■ WORK TO COMPLETE
Exactly the lines from the one containing "young present: 0%" through the end of the entries, both ends included, are to be output.
--------------------
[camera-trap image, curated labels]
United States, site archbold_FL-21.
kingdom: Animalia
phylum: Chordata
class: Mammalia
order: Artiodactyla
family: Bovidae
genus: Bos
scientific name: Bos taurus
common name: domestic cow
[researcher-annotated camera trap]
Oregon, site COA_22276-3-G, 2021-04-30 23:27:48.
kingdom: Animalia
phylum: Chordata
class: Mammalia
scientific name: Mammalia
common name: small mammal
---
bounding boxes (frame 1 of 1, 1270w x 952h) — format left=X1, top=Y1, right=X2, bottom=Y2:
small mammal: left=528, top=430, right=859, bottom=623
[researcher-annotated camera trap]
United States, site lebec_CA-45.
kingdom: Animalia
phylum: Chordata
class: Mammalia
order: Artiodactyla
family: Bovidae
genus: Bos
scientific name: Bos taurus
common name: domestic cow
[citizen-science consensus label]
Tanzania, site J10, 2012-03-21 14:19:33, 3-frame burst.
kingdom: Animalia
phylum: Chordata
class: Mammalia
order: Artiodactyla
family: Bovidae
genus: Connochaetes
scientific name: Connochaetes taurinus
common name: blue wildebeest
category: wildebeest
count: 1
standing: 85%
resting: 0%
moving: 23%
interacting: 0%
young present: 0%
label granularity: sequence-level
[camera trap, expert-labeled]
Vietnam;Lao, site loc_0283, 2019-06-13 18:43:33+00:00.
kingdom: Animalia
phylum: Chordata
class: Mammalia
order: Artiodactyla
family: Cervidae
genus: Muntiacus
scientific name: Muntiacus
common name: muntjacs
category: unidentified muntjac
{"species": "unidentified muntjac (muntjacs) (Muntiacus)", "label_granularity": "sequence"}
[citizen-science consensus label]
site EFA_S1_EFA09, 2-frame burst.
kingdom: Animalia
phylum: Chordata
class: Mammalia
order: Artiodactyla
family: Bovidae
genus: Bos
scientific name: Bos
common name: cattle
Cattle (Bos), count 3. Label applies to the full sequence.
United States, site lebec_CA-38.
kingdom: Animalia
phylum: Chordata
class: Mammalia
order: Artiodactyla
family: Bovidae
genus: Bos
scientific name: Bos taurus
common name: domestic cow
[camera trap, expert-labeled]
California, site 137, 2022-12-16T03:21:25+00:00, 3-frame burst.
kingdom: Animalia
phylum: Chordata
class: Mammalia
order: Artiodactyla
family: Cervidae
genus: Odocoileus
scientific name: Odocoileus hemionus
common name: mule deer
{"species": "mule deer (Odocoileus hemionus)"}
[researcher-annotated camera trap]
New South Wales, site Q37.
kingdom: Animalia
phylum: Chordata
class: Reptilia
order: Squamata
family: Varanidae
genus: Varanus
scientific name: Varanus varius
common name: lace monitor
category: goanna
--------------------
■ YOUR RESPONSE
young present: 0%
label granularity: sequence-level
[camera trap, expert-labeled]
Vietnam;Lao, site loc_0283, 2019-06-13 18:43:33+00:00.
kingdom: Animalia
phylum: Chordata
class: Mammalia
order: Artiodactyla
family: Cervidae
genus: Muntiacus
scientific name: Muntiacus
common name: muntjacs
category: unidentified muntjac
{"species": "unidentified muntjac (muntjacs) (Muntiacus)", "label_granularity": "sequence"}
[citizen-science consensus label]
site EFA_S1_EFA09, 2-frame burst.
kingdom: Animalia
phylum: Chordata
class: Mammalia
order: Artiodactyla
family: Bovidae
genus: Bos
scientific name: Bos
common name: cattle
Cattle (Bos), count 3. Label applies to the full sequence.
United States, site lebec_CA-38.
kingdom: Animalia
phylum: Chordata
class: Mammalia
order: Artiodactyla
family: Bovidae
genus: Bos
scientific name: Bos taurus
common name: domestic cow
[camera trap, expert-labeled]
California, site 137, 2022-12-16T03:21:25+00:00, 3-frame burst.
kingdom: Animalia
phylum: Chordata
class: Mammalia
order: Artiodactyla
family: Cervidae
genus: Odocoileus
scientific name: Odocoileus hemionus
common name: mule deer
{"species": "mule deer (Odocoileus hemionus)"}
[researcher-annotated camera trap]
New South Wales, site Q37.
kingdom: Animalia
phylum: Chordata
class: Reptilia
order: Squamata
family: Varanidae
genus: Varanus
scientific name: Varanus varius
common name: lace monitor
category: goanna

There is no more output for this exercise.